**Extrait à lire**.
====
L’effet de cette tête de bronze s’élevant isolée au milieu des touffes vertes, n’était
que ridicule, il devint intolérable lorsqu’on abattit les arbres pour faire le Jardin
botanique. On vit alors une mince colonne portant un énorme buste, et cette
stupide conception des artistes de 93 rappelait, à s’y méprendre, « une tête au bout
d’une pique... » Aussi personne ne réclama contre la destruction de ce chef-
d’oeuvre, et les citoyens momentanément froissés dans leurs sympathies, reçurent
l’assurance que plus tard un monument, digne du grand philosophe, ornerait une
des places de Genève ». J. Gaberel, Rousseau et les Genevois, Chez Joël Cherbuliez,
Genève / Meme Maison, Paris, 1858, p. 97.
====
**Données extraites**.
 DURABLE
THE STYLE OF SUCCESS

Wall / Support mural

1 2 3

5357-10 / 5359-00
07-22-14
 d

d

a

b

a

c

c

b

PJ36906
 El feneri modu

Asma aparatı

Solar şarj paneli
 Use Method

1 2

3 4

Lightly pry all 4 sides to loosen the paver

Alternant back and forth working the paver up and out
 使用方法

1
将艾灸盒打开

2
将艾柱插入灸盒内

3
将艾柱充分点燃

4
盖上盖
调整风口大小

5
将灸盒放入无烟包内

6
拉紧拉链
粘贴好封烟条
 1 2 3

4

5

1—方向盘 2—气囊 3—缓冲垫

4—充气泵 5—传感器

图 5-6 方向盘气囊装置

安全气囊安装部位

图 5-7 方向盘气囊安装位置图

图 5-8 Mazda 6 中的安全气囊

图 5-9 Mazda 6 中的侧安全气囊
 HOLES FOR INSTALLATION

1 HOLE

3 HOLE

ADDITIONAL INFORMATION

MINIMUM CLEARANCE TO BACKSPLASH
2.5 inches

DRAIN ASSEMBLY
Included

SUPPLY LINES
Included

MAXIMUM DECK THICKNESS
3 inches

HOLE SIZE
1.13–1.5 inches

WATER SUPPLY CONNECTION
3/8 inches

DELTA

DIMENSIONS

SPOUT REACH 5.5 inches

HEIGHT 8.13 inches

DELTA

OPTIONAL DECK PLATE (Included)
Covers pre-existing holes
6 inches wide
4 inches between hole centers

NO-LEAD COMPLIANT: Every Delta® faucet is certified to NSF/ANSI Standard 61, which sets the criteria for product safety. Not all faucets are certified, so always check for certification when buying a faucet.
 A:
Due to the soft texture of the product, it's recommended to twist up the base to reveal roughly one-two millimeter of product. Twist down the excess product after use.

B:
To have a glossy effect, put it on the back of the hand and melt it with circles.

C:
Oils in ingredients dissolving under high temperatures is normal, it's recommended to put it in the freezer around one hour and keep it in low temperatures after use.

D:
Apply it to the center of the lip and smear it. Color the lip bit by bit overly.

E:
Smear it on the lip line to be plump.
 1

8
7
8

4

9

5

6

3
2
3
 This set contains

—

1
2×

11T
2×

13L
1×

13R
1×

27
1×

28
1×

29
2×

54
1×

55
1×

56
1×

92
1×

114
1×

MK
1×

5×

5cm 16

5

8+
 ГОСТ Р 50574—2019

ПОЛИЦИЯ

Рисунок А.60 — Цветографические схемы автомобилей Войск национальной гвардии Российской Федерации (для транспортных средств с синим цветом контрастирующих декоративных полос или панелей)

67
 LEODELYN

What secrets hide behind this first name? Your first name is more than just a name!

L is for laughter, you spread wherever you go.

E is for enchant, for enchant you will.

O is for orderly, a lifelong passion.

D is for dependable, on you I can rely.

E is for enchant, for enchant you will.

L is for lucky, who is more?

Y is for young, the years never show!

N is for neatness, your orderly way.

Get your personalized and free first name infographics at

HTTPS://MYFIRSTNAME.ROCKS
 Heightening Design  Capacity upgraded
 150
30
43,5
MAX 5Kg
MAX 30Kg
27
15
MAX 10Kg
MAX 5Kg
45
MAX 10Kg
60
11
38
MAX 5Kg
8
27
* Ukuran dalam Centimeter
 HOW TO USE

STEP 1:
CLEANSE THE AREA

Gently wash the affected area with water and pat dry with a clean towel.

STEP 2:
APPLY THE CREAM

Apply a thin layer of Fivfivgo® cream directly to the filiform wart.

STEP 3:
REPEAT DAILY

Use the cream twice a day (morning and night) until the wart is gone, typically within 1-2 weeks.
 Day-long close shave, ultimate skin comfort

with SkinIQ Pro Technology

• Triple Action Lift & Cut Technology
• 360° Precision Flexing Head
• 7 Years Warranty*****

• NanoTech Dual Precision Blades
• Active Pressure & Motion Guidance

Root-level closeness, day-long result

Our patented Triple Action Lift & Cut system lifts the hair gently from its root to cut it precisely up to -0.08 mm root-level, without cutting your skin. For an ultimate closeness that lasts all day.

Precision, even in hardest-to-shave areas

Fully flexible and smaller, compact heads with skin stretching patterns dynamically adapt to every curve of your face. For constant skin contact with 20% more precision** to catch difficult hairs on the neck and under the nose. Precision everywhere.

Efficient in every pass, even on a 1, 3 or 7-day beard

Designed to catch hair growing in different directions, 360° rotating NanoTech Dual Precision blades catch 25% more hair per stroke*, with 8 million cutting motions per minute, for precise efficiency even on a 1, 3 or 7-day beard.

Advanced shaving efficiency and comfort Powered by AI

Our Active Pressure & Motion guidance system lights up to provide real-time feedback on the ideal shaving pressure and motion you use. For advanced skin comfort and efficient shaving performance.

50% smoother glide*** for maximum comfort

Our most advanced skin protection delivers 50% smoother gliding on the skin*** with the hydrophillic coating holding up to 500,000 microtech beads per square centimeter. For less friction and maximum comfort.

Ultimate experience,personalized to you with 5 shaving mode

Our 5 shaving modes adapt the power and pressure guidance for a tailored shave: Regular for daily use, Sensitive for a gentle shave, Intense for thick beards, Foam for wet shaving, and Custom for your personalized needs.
====
**Exercice A**.
D'après l'extrait sur le buste de bronze, pourquoi personne ne protesta-t-il contre la destruction de l'œuvre ? Répondez en une à trois phrases.
**Exercice B**.
Poursuivez l'extrait sur le buste de bronze au-delà de sa dernière phrase.

**Réponse A**.
Une fois les arbres abattus pour faire le Jardin botanique, la mince colonne surmontée d'un énorme buste rappelait « une tête au bout d'une pique » et l'effet devint intolérable. De plus, les citoyens reçurent l'assurance qu'un monument digne du grand philosophe ornerait plus tard une place de Genève.

**Réponse B**.
La translation des cendres de J.-J. Rousseau
Le 14 avril 1794, la Convention nationale prend un décret ordonnant la translation
des restes de Rousseau au Panthéon. Robespierre, disciple fidèle du Genevois,
présente à la Convention le décret qui doit asseoir la Révolution sur une base
spirituelle et offrir au pays des cérémonies civiques où seront célébrés les dogmes
de la morale nouvelle, pour remplacer les fêtes chrétiennes désormais interdites.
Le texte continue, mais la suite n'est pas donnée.